Efficient snap-to-contact computations for van der Waals interacting fibers

TL;DR

This paper introduces an efficient computational method for modeling van der Waals interactions between fibers, combining analytical pre-integration and numerical methods to handle complex nonlinear and dynamic contact phenomena.

Contribution

It presents a novel approach that combines coarse-graining, analytical pre-integration, and isogeometric finite elements for efficient simulation of fiber interactions.

Findings

Pre-integration reduces computational cost significantly.

The method accurately captures nonlinear and dynamic snap-to-contact events.

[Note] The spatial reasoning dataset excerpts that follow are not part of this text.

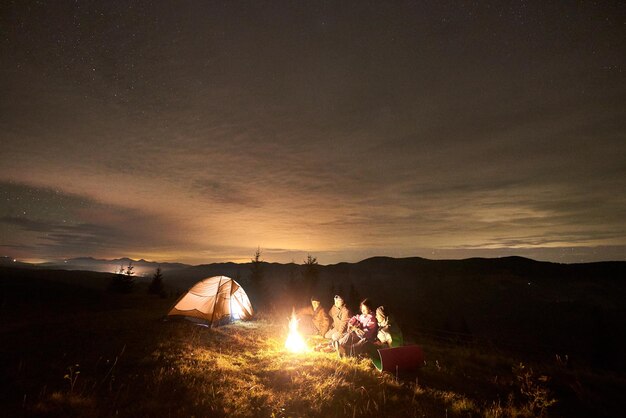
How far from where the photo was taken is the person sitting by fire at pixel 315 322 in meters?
11.6

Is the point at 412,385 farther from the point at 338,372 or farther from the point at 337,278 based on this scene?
the point at 337,278

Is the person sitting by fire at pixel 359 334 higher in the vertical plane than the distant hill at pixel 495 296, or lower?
higher

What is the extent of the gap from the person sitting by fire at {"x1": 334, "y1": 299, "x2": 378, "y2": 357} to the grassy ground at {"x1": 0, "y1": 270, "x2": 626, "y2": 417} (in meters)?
0.61

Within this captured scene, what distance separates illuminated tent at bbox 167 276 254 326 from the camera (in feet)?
40.9

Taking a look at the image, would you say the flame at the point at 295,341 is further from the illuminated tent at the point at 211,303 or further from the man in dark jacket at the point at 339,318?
the illuminated tent at the point at 211,303

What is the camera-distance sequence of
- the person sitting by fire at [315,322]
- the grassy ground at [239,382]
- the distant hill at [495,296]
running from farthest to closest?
the distant hill at [495,296], the person sitting by fire at [315,322], the grassy ground at [239,382]

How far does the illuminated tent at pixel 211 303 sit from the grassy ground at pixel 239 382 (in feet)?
6.66

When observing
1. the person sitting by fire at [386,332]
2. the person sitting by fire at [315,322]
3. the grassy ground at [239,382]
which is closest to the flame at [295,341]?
the grassy ground at [239,382]

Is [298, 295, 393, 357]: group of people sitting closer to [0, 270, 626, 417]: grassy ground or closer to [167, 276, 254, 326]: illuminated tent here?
[0, 270, 626, 417]: grassy ground

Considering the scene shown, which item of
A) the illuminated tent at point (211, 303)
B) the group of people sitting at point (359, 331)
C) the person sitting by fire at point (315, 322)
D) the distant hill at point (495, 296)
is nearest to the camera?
the group of people sitting at point (359, 331)

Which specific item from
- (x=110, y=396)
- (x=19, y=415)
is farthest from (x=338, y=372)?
(x=19, y=415)

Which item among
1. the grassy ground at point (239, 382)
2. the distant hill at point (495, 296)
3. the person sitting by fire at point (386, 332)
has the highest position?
the person sitting by fire at point (386, 332)

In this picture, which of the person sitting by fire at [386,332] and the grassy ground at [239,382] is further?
the person sitting by fire at [386,332]

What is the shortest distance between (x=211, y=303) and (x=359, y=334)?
752cm
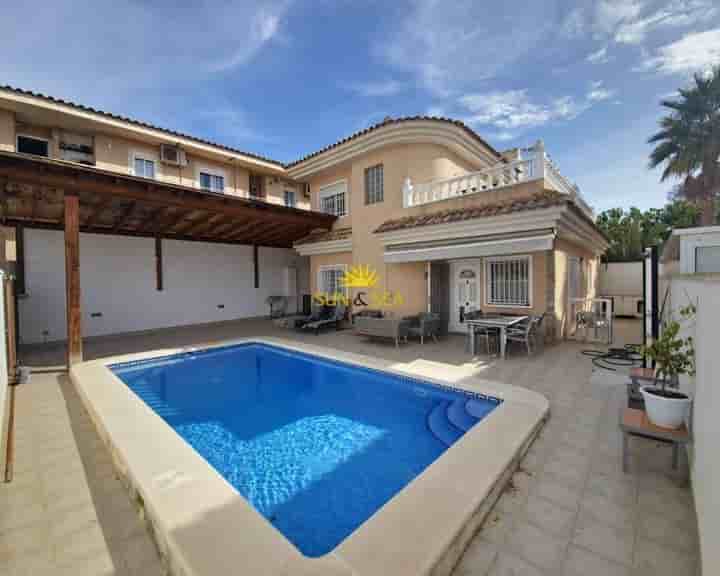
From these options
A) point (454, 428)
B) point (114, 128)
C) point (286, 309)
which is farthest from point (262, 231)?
point (454, 428)

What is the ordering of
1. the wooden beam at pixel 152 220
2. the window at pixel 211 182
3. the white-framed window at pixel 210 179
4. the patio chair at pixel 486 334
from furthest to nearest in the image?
the window at pixel 211 182, the white-framed window at pixel 210 179, the wooden beam at pixel 152 220, the patio chair at pixel 486 334

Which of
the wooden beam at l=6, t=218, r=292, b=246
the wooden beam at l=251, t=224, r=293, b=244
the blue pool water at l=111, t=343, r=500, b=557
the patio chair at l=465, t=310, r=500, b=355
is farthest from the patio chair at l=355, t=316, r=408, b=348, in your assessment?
the wooden beam at l=6, t=218, r=292, b=246

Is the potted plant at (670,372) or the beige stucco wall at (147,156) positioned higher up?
the beige stucco wall at (147,156)

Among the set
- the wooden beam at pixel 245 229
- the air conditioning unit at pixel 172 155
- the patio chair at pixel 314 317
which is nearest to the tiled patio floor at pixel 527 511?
the patio chair at pixel 314 317

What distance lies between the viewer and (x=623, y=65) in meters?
13.7

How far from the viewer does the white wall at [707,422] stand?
2762 mm

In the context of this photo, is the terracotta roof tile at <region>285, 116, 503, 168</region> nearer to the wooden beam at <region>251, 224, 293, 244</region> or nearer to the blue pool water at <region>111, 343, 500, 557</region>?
the wooden beam at <region>251, 224, 293, 244</region>

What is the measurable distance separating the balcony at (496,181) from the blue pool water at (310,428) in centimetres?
978

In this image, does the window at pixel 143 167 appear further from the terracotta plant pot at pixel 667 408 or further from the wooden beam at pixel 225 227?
the terracotta plant pot at pixel 667 408

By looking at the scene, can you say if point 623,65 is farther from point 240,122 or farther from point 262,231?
point 240,122

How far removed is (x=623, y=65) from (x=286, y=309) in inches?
956

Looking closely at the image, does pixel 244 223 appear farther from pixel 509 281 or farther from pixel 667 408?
pixel 667 408

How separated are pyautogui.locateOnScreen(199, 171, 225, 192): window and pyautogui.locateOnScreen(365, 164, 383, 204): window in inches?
436

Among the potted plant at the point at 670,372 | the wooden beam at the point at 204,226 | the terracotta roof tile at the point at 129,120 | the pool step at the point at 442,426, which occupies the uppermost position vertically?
the terracotta roof tile at the point at 129,120
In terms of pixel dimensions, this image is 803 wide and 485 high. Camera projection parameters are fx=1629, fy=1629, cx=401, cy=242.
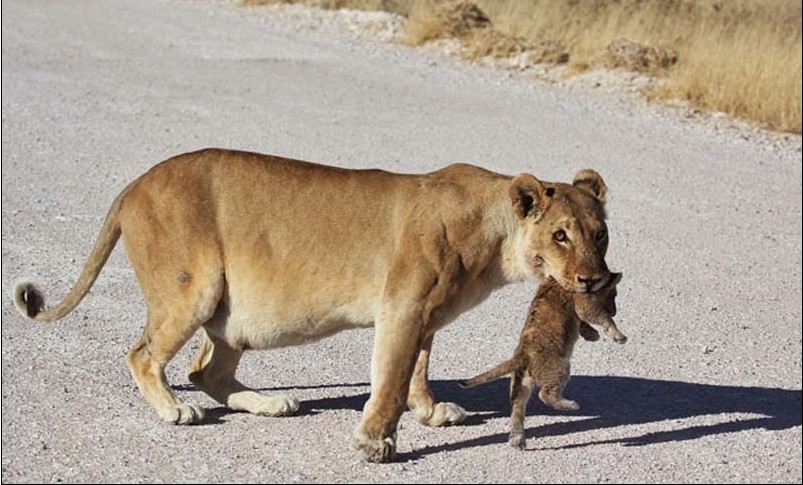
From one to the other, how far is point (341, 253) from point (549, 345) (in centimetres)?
98

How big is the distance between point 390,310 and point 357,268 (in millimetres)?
305

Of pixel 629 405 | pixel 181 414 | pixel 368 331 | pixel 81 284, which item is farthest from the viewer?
pixel 368 331

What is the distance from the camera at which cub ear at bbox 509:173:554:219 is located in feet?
22.4

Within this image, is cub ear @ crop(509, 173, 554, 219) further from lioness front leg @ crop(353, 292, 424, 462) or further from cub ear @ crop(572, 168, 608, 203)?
lioness front leg @ crop(353, 292, 424, 462)

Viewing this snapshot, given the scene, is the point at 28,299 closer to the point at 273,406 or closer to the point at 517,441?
the point at 273,406

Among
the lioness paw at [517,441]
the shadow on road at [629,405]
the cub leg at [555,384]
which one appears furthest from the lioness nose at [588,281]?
the shadow on road at [629,405]

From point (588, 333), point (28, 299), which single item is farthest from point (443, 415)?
point (28, 299)

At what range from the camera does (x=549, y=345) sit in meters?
7.03

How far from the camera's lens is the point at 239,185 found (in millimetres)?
7168

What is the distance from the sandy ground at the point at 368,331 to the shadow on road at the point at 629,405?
2 centimetres

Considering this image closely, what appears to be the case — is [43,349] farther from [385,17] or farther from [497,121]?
[385,17]

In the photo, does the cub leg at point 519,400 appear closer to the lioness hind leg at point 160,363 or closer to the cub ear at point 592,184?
the cub ear at point 592,184

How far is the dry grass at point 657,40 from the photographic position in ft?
53.9

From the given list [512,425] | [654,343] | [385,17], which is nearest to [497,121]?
[385,17]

Coarse-graining enables modeling at small length scales efficiently.

Abstract

We consider van der Waals interactions between in-plane fibers, where the computational model employs the Lennard-Jones potential and the coarse-grained approach. The involved 6D integral over two interacting fibers is split into a 4D analytical pre-integration over cross sections and the remaining 2D numerical integration along the fibers' axes. Two section-section interaction laws are implemented, refined, and compared. Fibers are modeled using the Bernoulli-Euler beam theory and spatially discretized with isogeometric finite elements. We derive and solve the weak form of both quasi-static and dynamic boundary value problems. Four numerical examples involving highly nonlinear and dynamic snap-to-contact phenomena are scrutinized. We observe that the coarse-graining and pre-integration of interaction potentials enable the efficient modeling of complex phenomena at small length scales.